[EXTRACTED INFORMATION]
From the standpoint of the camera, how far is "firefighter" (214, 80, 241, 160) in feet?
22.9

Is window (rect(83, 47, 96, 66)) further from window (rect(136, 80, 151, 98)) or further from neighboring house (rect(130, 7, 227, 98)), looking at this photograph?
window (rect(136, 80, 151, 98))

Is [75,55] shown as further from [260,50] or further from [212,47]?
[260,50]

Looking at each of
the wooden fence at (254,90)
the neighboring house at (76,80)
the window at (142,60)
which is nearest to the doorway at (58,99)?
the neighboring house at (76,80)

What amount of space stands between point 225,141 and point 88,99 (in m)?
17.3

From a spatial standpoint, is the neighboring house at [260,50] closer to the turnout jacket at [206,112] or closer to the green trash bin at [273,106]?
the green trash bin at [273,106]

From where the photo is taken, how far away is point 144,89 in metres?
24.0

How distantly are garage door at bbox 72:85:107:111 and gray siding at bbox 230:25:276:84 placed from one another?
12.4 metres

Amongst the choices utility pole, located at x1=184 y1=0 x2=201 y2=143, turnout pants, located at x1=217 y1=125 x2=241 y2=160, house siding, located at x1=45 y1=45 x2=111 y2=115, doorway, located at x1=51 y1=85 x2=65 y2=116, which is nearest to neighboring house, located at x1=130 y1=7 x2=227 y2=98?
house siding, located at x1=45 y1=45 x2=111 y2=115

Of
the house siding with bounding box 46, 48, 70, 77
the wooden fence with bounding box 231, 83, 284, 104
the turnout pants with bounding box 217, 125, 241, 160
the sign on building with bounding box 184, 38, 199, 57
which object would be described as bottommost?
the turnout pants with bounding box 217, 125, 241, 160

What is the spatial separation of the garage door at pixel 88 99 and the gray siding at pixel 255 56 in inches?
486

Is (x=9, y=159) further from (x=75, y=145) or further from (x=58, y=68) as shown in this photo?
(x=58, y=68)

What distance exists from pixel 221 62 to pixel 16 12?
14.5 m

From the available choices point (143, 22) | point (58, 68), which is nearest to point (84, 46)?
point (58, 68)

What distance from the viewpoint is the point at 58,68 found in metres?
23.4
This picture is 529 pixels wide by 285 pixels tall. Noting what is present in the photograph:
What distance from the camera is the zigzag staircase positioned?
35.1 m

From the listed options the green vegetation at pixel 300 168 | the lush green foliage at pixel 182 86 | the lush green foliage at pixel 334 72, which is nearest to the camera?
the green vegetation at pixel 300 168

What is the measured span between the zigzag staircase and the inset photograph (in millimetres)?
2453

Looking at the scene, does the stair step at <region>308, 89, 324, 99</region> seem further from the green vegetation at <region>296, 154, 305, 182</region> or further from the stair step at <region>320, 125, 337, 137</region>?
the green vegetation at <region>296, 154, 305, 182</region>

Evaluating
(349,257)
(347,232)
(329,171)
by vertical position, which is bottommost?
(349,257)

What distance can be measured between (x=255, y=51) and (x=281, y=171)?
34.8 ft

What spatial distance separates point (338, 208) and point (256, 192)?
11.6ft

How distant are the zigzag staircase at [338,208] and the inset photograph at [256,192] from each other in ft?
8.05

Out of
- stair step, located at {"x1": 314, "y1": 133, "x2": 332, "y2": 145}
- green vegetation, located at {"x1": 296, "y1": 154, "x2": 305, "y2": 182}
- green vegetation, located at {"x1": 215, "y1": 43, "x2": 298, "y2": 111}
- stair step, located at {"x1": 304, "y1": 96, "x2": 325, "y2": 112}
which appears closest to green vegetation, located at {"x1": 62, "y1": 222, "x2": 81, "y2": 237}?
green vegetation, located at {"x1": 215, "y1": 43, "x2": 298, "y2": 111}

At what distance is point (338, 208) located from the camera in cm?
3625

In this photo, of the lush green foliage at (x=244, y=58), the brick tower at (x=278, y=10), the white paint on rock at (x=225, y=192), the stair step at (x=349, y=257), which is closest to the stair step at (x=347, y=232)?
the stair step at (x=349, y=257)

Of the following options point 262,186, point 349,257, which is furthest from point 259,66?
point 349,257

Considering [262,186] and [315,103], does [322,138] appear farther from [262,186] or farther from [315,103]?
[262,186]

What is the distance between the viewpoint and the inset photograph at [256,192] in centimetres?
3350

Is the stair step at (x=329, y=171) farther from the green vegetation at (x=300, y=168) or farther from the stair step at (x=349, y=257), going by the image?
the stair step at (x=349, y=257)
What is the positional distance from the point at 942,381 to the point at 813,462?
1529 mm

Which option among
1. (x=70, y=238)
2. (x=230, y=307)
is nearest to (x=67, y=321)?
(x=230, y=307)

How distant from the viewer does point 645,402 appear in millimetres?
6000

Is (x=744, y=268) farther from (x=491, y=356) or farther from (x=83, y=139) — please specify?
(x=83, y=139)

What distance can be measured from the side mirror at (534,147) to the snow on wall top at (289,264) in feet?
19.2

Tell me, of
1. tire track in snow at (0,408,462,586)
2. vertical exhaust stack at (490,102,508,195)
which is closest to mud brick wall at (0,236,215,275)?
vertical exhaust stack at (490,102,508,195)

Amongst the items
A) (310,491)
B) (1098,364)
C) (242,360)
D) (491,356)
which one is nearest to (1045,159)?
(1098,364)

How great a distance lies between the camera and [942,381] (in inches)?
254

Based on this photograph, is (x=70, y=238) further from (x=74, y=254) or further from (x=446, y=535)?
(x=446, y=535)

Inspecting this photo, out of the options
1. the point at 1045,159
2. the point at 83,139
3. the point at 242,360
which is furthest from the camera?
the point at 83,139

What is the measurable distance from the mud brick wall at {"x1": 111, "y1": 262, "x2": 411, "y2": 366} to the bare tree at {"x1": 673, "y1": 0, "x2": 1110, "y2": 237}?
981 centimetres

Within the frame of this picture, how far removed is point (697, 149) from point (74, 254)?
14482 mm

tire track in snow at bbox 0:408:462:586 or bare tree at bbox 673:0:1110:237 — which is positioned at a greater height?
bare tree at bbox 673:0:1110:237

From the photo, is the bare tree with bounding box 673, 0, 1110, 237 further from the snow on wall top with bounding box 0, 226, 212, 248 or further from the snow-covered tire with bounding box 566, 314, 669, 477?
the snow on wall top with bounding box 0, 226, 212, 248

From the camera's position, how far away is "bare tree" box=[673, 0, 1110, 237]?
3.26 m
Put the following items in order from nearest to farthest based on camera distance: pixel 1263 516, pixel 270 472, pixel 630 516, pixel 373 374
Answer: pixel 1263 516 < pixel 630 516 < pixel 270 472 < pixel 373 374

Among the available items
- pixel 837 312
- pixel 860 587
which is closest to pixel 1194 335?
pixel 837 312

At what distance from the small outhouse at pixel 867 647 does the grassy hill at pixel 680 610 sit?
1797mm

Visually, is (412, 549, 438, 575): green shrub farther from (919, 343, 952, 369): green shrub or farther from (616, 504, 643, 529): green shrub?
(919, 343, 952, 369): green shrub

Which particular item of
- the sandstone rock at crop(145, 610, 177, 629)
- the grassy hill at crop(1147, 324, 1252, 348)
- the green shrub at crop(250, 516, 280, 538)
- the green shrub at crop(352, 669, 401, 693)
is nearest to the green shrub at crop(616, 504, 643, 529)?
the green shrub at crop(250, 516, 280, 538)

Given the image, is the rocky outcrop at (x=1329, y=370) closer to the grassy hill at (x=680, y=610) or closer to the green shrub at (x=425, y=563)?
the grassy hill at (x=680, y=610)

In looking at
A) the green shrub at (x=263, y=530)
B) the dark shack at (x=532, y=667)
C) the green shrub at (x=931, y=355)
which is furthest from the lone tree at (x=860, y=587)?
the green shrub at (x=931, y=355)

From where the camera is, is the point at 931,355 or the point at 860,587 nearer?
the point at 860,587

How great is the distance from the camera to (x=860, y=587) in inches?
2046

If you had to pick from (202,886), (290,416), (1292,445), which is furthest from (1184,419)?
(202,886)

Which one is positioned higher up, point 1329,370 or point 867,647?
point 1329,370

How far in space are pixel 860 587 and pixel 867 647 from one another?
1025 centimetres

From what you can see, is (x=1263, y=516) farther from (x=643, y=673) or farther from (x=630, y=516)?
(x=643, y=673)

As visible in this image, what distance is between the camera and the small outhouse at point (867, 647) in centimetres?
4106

[INSTRUCTIONS FOR THE TASK] Copy the material verbatim, from the line containing "Given the image, is" through the final line, both included.

[WORKED ANSWER]
Given the image, is the rocky outcrop at (x=1329, y=370) closer to the grassy hill at (x=680, y=610) or closer to the green shrub at (x=425, y=563)?
the grassy hill at (x=680, y=610)

In looking at
A) the green shrub at (x=263, y=530)
B) the dark shack at (x=532, y=667)
C) the green shrub at (x=931, y=355)
which is furthest from the lone tree at (x=860, y=587)?
the green shrub at (x=931, y=355)

From where the camera is, is the point at 931,355 or the point at 860,587 nearer?
the point at 860,587

How great is the distance from the camera to (x=860, y=587) in inches?
2046

If you had to pick from (202,886), (290,416), (1292,445), which is furthest from (1184,419)?
(202,886)

Which one is positioned higher up, point 1329,370 or point 867,647?
point 1329,370

How far in space are pixel 860 587 and pixel 867 647 from one another?
1025 centimetres

From what you can see, is (x=1263, y=516) farther from (x=643, y=673) or farther from (x=630, y=516)?
(x=643, y=673)

As visible in this image, what distance is between the camera and the small outhouse at point (867, 647) in centimetres?
4106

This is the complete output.